**EXTRACTED TEXT**

Federal Court Decision Suggests That Employees Can Challenge Employers’ Policies on Off-Duty Conduct
July 31, 2009
Last year federal court decision, Rodrigues v. The Scotts Co., suggested that an employer can be liable for terminating an employee for engaging in legal but unhealthy off-duty conduct. In Rodrigues, the employer maintained a “wellness plan”, which prohibited employees from smoking cigarettes both on and off the job in order to reduce anticipated medical insurance costs. The plaintiff was fired after he tested positive for nicotine as part of a drug screen. In its original February 2008 decision, the federal court held that the plaintiff had asserted viable claims for invasion of privacy and under the Employee Retirement Income Security Act (ERISA) for unlawful interference with his right to benefits under Scotts’ health insurance plan.
Last week, the Court issued a further decision in the case, dismissing both of the plaintiff’s claims. Based upon a fuller record, the Court held that the plaintiff’s smoking habit was publicly known and thus could not be the basis of an invasion of privacy claim. As to his claim under ERISA, the Court explained that the plaintiff’s offer of employment was contingent upon his satisfaction of a drug test, and thus he was not yet eligible to participate in his employer’s health insurance plan. Because Rodrigues was not yet a participant in the plan, the Court held that he could not assert a claim for unlawful interference with his attainment of benefits under ERISA.
While this latest decision ends the case, it leaves unanswered whether an employee can successfully challenge an employer’s policy against legal, off-duty conduct. Most employers are not interested in policing employees’ private lives, but the exponentially rising cost of health insurance necessarily means that employers have incentives to control personal habits which are viewed as costly to health plans. In Rodrigues, the federal court ultimately dismissed the plaintiff’s claims based upon the specific facts at issue. However, both decisions leave open the possibility that a terminated employee, under different factual circumstances, might be able to challenge an employer’s rules against certain off-the-job conduct and prevail on a claim for invasion of privacy or a claim under ERISA. In fact, the plaintiff in Rodrigues has appealed the dismissal of his claims, and we anticipate further litigation on these issues. We will keep you informed of further developments in this area of the law.

Data excerpts
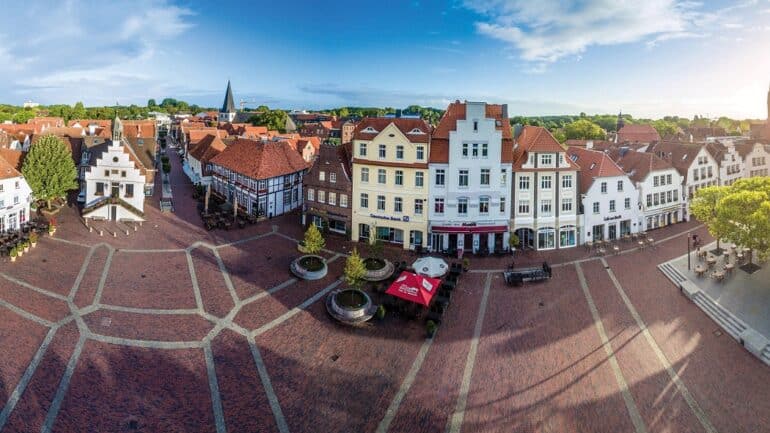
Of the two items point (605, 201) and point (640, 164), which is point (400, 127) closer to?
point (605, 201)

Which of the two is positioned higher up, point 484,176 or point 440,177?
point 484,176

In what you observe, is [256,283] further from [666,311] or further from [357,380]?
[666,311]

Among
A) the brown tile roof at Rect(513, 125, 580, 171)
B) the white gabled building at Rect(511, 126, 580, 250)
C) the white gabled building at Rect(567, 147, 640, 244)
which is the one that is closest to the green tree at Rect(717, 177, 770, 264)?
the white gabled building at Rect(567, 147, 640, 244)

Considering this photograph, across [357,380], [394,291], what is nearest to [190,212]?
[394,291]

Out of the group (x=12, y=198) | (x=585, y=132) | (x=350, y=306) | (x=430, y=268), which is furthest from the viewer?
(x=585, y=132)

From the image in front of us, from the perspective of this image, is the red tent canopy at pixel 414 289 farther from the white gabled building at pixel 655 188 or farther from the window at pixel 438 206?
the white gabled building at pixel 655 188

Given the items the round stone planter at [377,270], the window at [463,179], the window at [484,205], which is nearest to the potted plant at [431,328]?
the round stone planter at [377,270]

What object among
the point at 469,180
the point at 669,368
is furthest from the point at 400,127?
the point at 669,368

**WHAT IS BEING ASKED**
From the article on the Rodrigues decision, write out the passage starting at "Federal Court Decision Suggests" and ending at "Scotts’ health insurance plan.". The rows above can be ignored.

**SOLUTION FOR THIS PROBLEM**
Federal Court Decision Suggests That Employees Can Challenge Employers’ Policies on Off-Duty Conduct
July 31, 2009
Last year federal court decision, Rodrigues v. The Scotts Co., suggested that an employer can be liable for terminating an employee for engaging in legal but unhealthy off-duty conduct. In Rodrigues, the employer maintained a “wellness plan”, which prohibited employees from smoking cigarettes both on and off the job in order to reduce anticipated medical insurance costs. The plaintiff was fired after he tested positive for nicotine as part of a drug screen. In its original February 2008 decision, the federal court held that the plaintiff had asserted viable claims for invasion of privacy and under the Employee Retirement Income Security Act (ERISA) for unlawful interference with his right to benefits under Scotts’ health insurance plan.